Over the years, Olive has kept tabs on several individual snapping turtles in his community. Within a few days, he can even predict which turtle will show up to lay eggs.
"There's one here that comes here, every year around the 17th of June," said Olive, who has named the turtle, Queen Diane. "They tend to lay their eggs in the same place."
Cars are killer
However, laying eggs in the warm sands along roadways can lead to many of their deaths.
"Cars are their biggest enemies," said Doug van Hemessen of the Nature Conservancy of Canada. "And it takes them a long time to reach maturity, where they can lay eggs, so when one gets killed on the road, it's a big loss."
Although conservationists recommend helping smaller native cousins, like the wood turtle or painted turtle, by picking them up and depositing them on the side they were pointed toward, snapping turtles are different.
"They have a very nasty bite, and a very strong bite," said van Hemessen. "And you don't want to get fingers or even bigger bones in the way because they can do a lot of damage."
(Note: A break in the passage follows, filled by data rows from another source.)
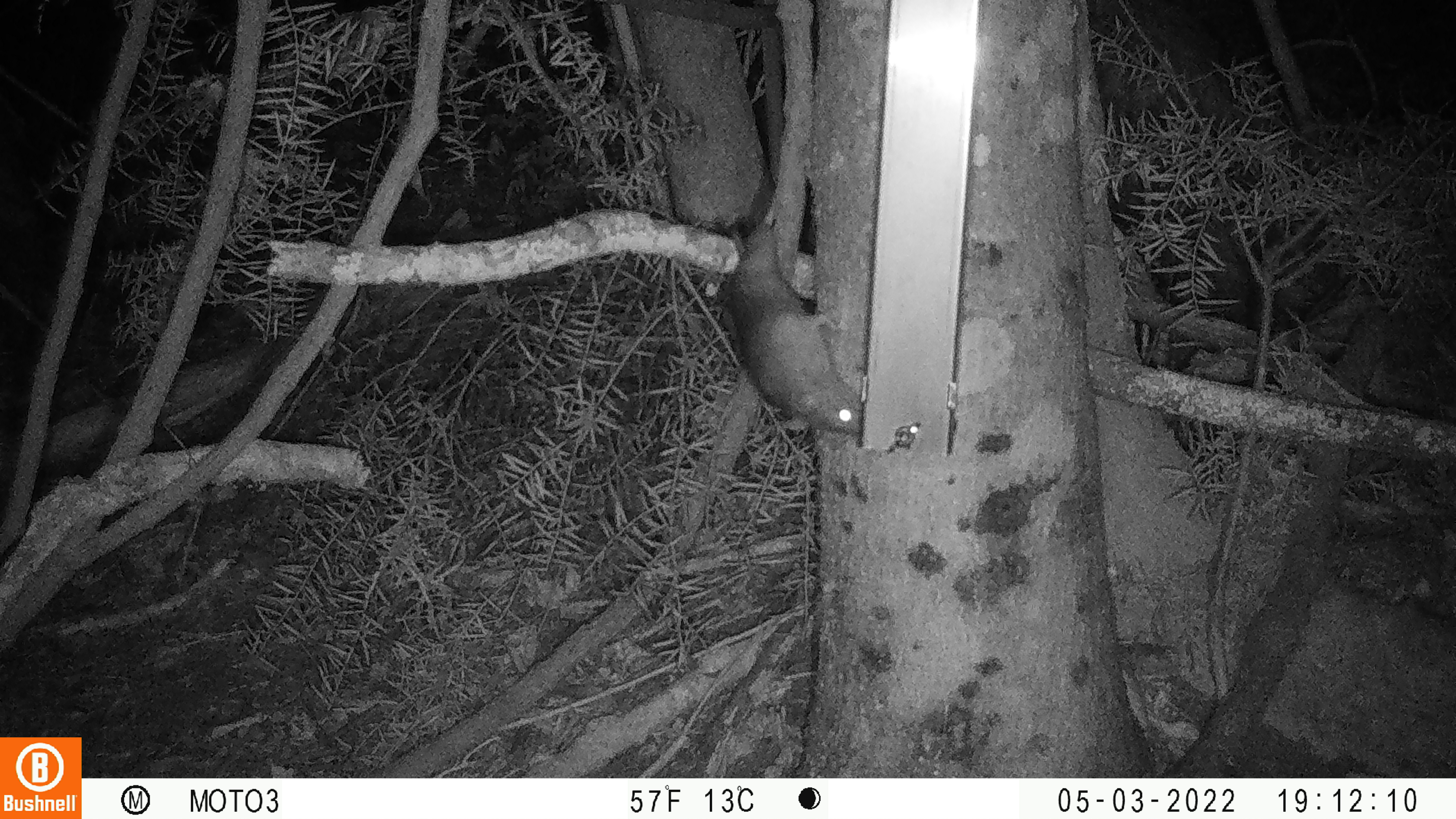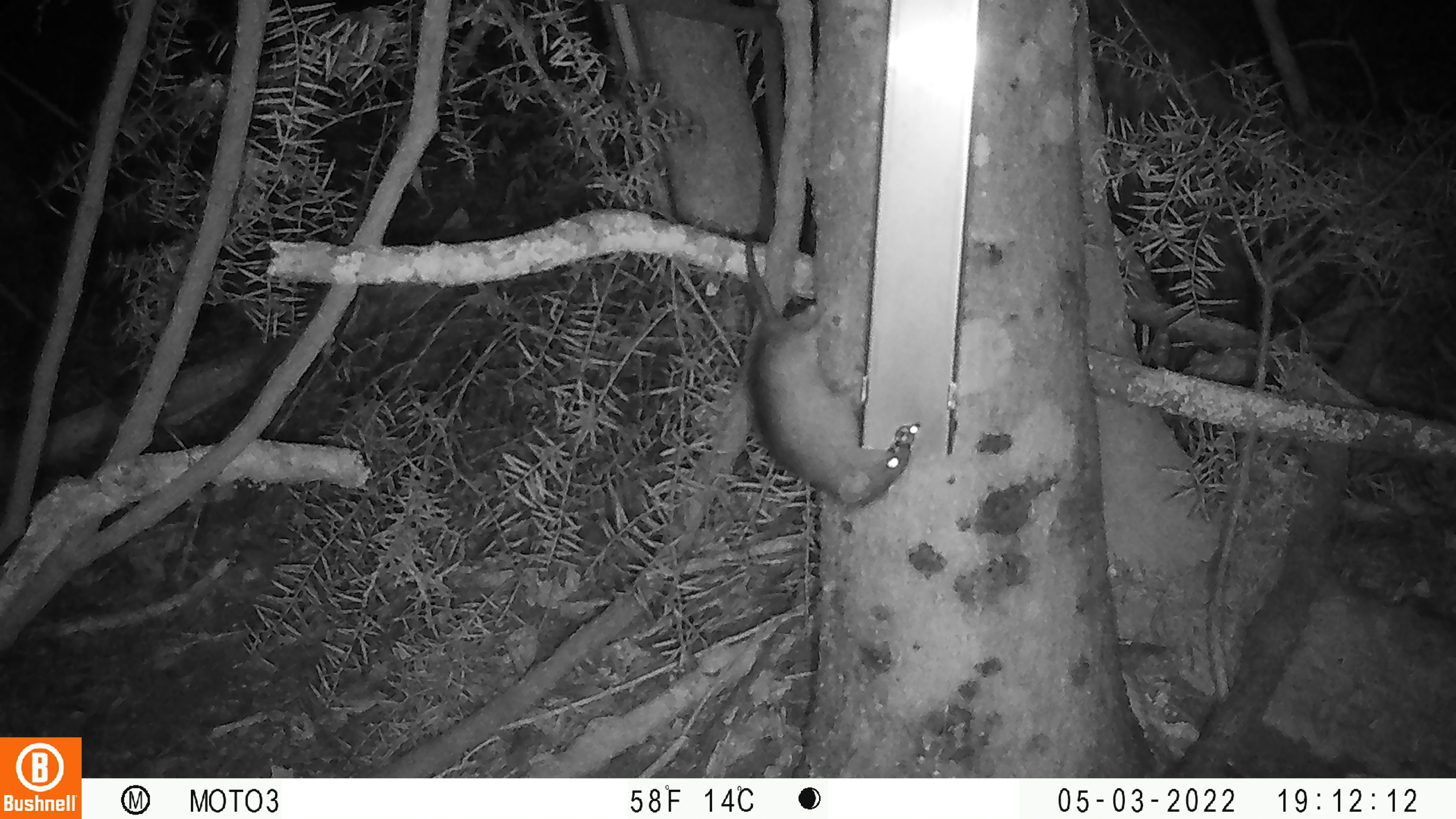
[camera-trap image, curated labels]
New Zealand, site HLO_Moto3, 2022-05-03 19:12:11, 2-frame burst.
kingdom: Animalia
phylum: Chordata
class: Mammalia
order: Rodentia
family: Muridae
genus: Rattus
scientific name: Rattus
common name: rat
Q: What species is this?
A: Rat (Rattus).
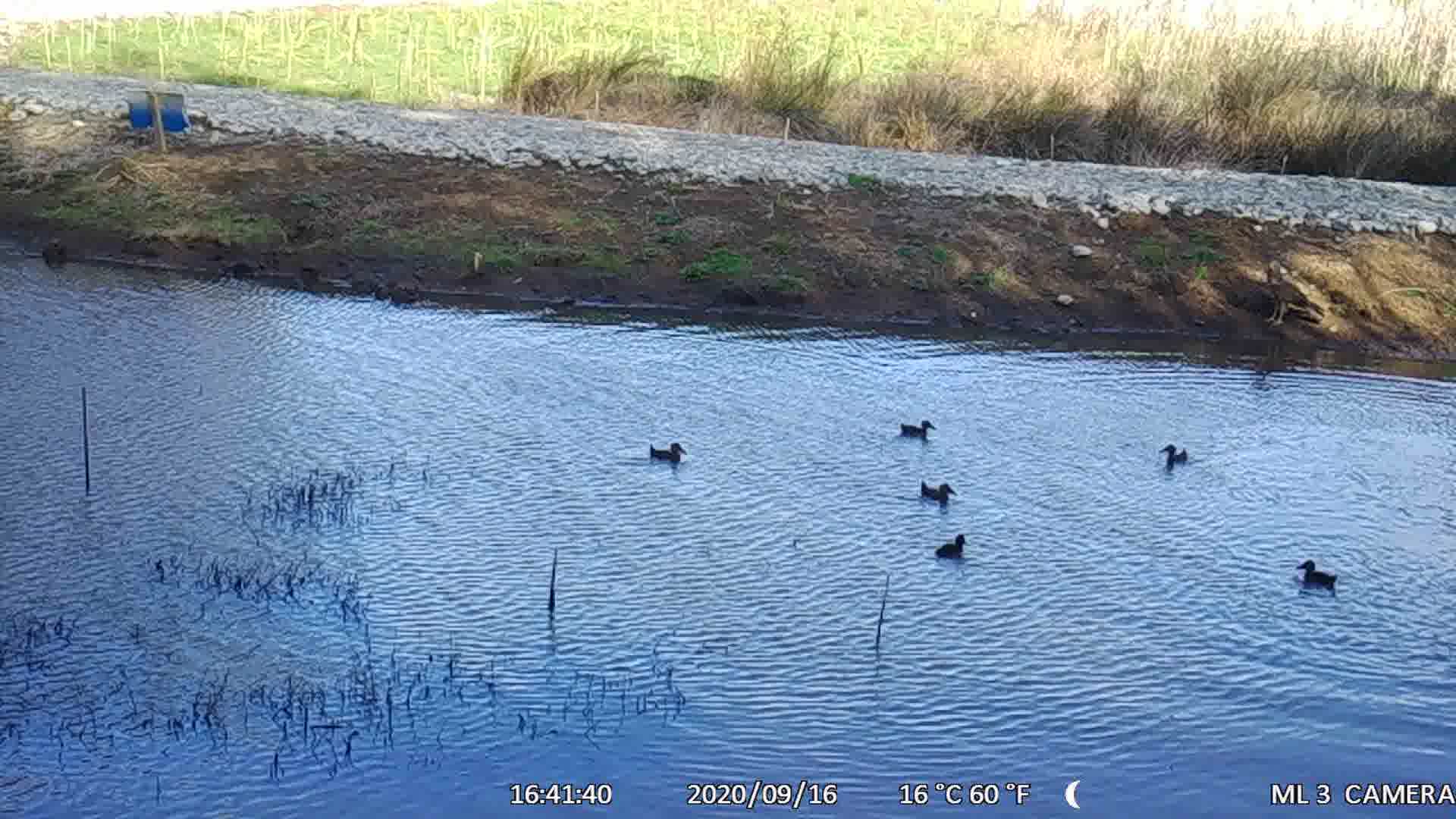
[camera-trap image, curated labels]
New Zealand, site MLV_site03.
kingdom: Animalia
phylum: Chordata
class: Aves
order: Anseriformes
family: Anatidae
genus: Anas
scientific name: Anas chlorotis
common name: brown teal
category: pateke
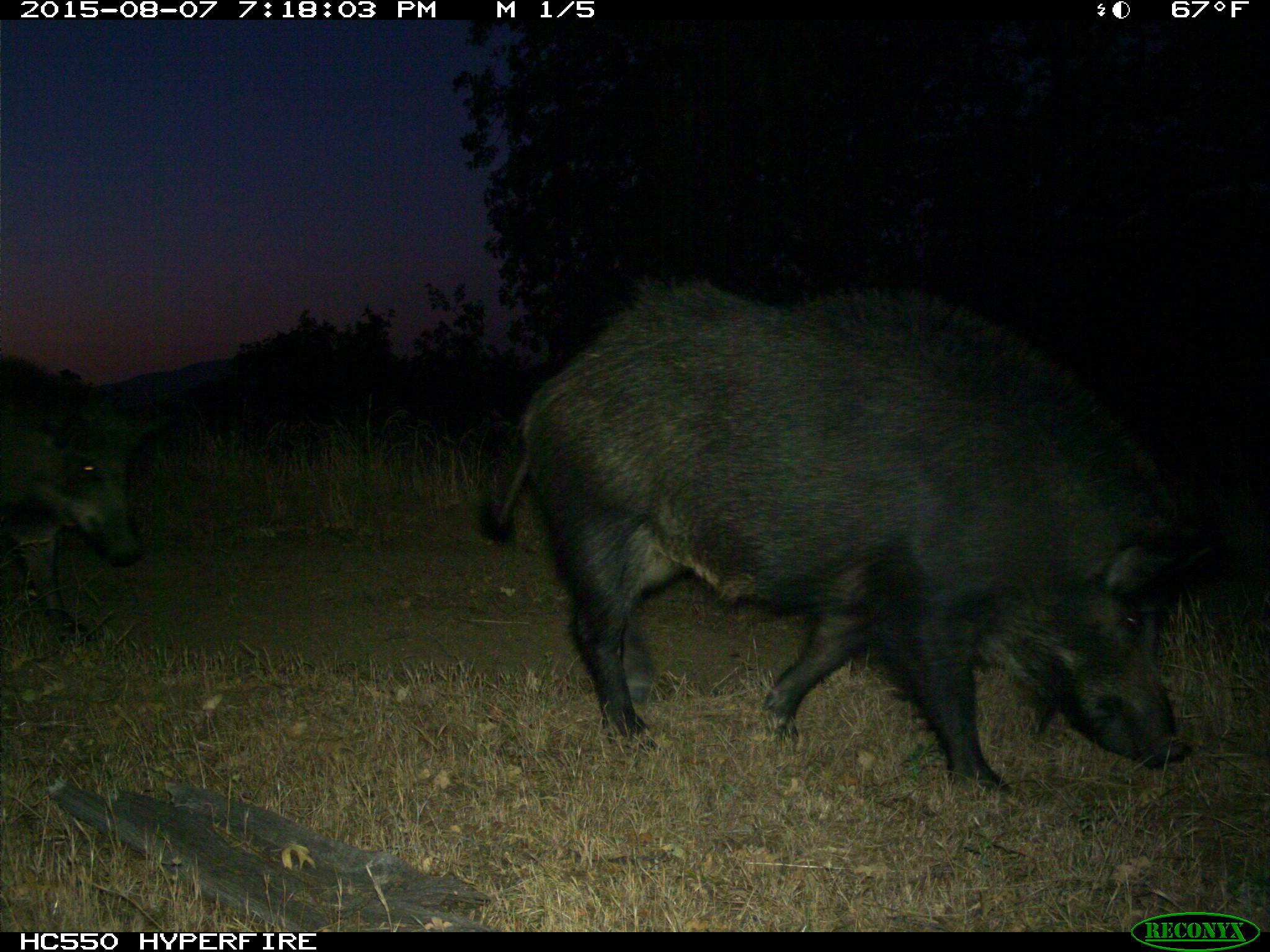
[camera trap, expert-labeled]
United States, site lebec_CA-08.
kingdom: Animalia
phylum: Chordata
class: Mammalia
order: Artiodactyla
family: Suidae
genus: Sus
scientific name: Sus scrofa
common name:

Snapping turtles have been known to amputate fingers, striking well-meaning humans with a dangerously sharp beak at the end of a darting neck that can be as long as their entire body.
"So perhaps it's safer just to keep watch as they cross roads," said van Hemessen. "And make traffic aware."
Pushing or shoving them across roads with your feet or sticks also isn't advisable, according to van Hemessen.
"Their shells aren't as thick underneath, and with the rough pavement that can do a lot of damage," he said.